Luxury Wayne Goss brush set spices up Summer☀️

chloealwayschloealways
Jun. 24
A new collection of make-up brushes from Wayne Goss was sure to spice up the Summer. Wayne has always been a brush specialist, averaging a new set every year for the past six years. Then he launched his first cosmetics with The Lip Collection in May this year. 
The conservative pink cream lipsticks, pencils and glosses failed to thrill. Barely a month later and he is back on home ground with three new brushes in The Artist Collection. 
The artisan face brushes, Wayne tells us in a YouTube video shortly before the late June launch, were inspired by a limited edition from 2016, the Artist Brush.
But its roots go back even further. Wayne's first product launch back in September 2013 was The Brush Collection. This consisted of eight brushes, hand made in Japan, with black hornbeam handles. 
When he introduced the Artist Brush he used the same craftsmanship but switched to dark brown maple wood. That brush was bigger too ― a real whopper at over ten inches long.
The new collection stays with the maple wood. It repeats the understated design, but the size is more manageable. These brushes average seven inches long. There is even advice on how to hold them, because you need to work these big beauties with your wrist, not your fingertips!
The brushes are styled like Japanese writing tools with thick dark brushes. The chunky plain wood handles share the aesthetic, right down to the discreet hanging loop at the top of the handle. Calligraphy brushes are traditionally hung from racks or frames when not in use. 
Wayne underlines “the gorgeous shape, the pointed tip that allows you to do the most beautiful work on your face” as he explains the typical applications of the three brushes. 
The large brush is ideal for adding powder, bronzer, blush and highlights .
The medium size, more tapered, is handy to set concealer under the eye, and for highlighting and contouring. Some might also find it easier to work with for the bronzer and blush. 
Finally the smallest brush works well for intricate eye work, getting right into the creases, contouring on the nose, and micro-fine highlighting. 
And there is one more surprise – the set of three brushes retails at 175 dollars. 
“Say what?!?” replies my sensible side. 
But they are a limited edition. 
“So how about I limit myself to just one!” my inner caution replies. 
That would be a little over fifty-eight dollars. But they are made by ancient Japanese craftsmen.
“Its a make-up brush. I don't need a thousand years of Nippon tradition to help me put on blusher.” I am still fighting, but I am growing weaker. 
Even though they use uncut natural fibres from farmed grey squirrel and saikoho goat hair?
I imagine that beside an infinity pool overlooking Shimanami Beach, a couple of grey squirrels and a goat are sipping cocktails and discussing their investments.
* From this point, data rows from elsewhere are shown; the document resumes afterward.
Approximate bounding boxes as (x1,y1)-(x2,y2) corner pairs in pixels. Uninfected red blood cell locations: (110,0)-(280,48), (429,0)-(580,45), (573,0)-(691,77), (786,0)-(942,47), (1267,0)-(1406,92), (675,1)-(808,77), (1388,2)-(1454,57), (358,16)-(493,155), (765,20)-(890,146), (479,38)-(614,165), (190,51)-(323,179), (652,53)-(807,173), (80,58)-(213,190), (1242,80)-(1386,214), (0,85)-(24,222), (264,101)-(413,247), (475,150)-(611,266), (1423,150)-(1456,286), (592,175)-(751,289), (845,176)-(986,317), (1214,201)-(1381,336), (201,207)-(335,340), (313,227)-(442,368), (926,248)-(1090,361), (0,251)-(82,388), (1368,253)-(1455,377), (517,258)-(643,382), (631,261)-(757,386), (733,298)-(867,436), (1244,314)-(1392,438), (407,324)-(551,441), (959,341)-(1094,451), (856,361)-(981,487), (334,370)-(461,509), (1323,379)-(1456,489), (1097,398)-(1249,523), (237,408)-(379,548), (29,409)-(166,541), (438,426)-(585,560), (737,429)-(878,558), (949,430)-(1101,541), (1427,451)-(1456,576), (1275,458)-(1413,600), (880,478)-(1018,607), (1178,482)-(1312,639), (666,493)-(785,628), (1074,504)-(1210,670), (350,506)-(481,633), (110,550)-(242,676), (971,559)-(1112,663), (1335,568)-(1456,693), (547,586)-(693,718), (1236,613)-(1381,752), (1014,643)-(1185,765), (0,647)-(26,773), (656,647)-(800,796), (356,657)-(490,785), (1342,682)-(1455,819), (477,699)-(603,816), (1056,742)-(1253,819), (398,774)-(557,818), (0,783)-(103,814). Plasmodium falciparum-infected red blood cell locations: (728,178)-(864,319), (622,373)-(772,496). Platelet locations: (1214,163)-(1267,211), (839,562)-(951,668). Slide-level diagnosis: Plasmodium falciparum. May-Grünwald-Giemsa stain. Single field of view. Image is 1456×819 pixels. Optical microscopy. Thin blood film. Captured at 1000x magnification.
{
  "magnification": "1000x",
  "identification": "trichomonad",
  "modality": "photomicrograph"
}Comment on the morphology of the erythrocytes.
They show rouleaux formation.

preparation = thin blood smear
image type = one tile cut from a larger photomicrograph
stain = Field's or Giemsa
Should they have just one more trim, or are they ready to retire?
Wayne has no doubts. “This collection is actually my favourite,” he tells us,  “because...I am absolutely in love with them...I am over the moon...”
The Artist Collection was launched on Beautylish and as it is a limited edition, it seems like this is the only outlet at present. Beautylish serves the USA and Europe, Asia and Oceania. 
First reviews have been positive, praising the silky soft feel, the pick-up and carrying capacity of the brushes, and their functional minimalist design. 
But what about the price? Wayne`s original brush set – eight brushes – sold for $210. But then the Artist Brush went for $150 – just for the one brush. You can see how that might have inspired him. 
In fact the traditional Japanese craft of hand-made calligraphy brushes has its heartland in Kumano, in Hiroshima province. The family businesses flourished here for nearly two hundred years. When calligraphy fell out of fashion, they added cosmetic brushes to the range. 
They use badger, goat, squirrel, pony and weasel hair, each of which has its own particular properties. Craftsmen select the hairs by hand, picking out any imperfect specimens. The natural smooth ends of the hairs are retained, because cutting the fibres creates a coarser tip. 
Kumano companies offer dozens of calligraphy brushes online, mostly in the ten to twenty dollar range. But some go for fifty, one hundred, up to eight hundred dollars per brush. 
So there you have it. These are expensive make-up brushes, but the price reflects the skill and discernment that have gone into them. It is a brave time for Wayne Goss to launch such a high end product, but some people may want to treat themselves to something special right now.